To disable specific creator types, the --no-generate, --no-mutate, --no-recombine or no-grammar-violations arguments can be used. To enable or disable specific operators, use the --allowlist or --blocklist arguments with the appropriate names from the creators table above. Those creators will be enabled that are in the allowlist but not in the blocklist. As default, allowlist contains all the possible creators and blocklist is empty.

To decrease to number of potential duplicated test generations, use the memoization functionality, which maintains a cache with parametrizable item count (--memo-size) and gives at most --unique-attempts to every generation to produce an outcome not in the memo cache.

C++-based CLI

In addition to the Python command line tool, Grammarinator also supports test generation via compiled C++ executables. These are generated using the grammarinator-process tool with the --language hpp option, followed by building the generator.

Once built, a standalone executable is created with the name grammarinator-generate-<name>, where <name> corresponds to the generator class (e.g., grammarinator-generate-html).

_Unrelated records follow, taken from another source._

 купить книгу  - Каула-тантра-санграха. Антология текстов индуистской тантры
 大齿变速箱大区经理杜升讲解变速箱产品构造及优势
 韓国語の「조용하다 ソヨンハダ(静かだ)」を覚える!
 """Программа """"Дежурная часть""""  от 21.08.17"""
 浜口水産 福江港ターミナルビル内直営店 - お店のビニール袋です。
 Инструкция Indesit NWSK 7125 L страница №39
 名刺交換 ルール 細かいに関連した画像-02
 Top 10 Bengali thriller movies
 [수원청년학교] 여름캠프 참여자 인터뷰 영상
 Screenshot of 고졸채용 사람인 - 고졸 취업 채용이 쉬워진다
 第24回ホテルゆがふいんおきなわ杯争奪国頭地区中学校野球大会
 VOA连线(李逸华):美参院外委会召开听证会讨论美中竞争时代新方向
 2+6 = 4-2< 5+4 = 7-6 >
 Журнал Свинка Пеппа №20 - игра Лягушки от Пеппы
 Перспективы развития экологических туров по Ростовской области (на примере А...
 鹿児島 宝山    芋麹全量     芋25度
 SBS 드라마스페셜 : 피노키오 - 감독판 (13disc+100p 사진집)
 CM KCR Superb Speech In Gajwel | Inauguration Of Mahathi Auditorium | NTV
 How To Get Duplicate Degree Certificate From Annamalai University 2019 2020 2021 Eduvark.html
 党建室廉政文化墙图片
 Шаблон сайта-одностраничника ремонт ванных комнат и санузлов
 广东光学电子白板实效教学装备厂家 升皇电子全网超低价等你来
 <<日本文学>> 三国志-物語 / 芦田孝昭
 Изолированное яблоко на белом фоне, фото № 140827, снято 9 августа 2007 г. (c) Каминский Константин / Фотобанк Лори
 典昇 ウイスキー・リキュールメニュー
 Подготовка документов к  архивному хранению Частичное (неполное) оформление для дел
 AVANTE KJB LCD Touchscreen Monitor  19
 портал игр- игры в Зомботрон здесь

The C++ binary exposes a command-line interface that is similar to grammarinator-generate in terms of supported command line arguments (max depth, max tokens, output pattern, population directory, etc.), but with one key difference:

In the C++ backend, the generator class, model class, listeners, serializer and transformer are statically compiled into the binary. These cannot be specified at runtime – the binary is fully self-contained in this regard. The rest of the generation parameters seen in grammarinator-generate, such as output count, maximum depth, population settings, etc., can be configured dynamically.

Example usage of a C++ generator:

grammarinator-cxx/build/Release/bin/grammarinator-generate-html \
  -r htmlDocument -d 20 \
  -o examples/tests/test_%d.html -n 100

This command generates 100 HTML test cases using the htmlDocument start rule, up to a maximum derivation depth of 20, and writes the results to the examples/tests/ directory using a formatted file name.

Notes

  • If you need to change the generator logic (e.g., use a different serializer or transformer), a new C++ binary must be rebuilt with those components linked in.

  • C++ binaries are useful in performance-critical or standalone fuzzing setups, including native integration with libFuzzer and integration with AFL++.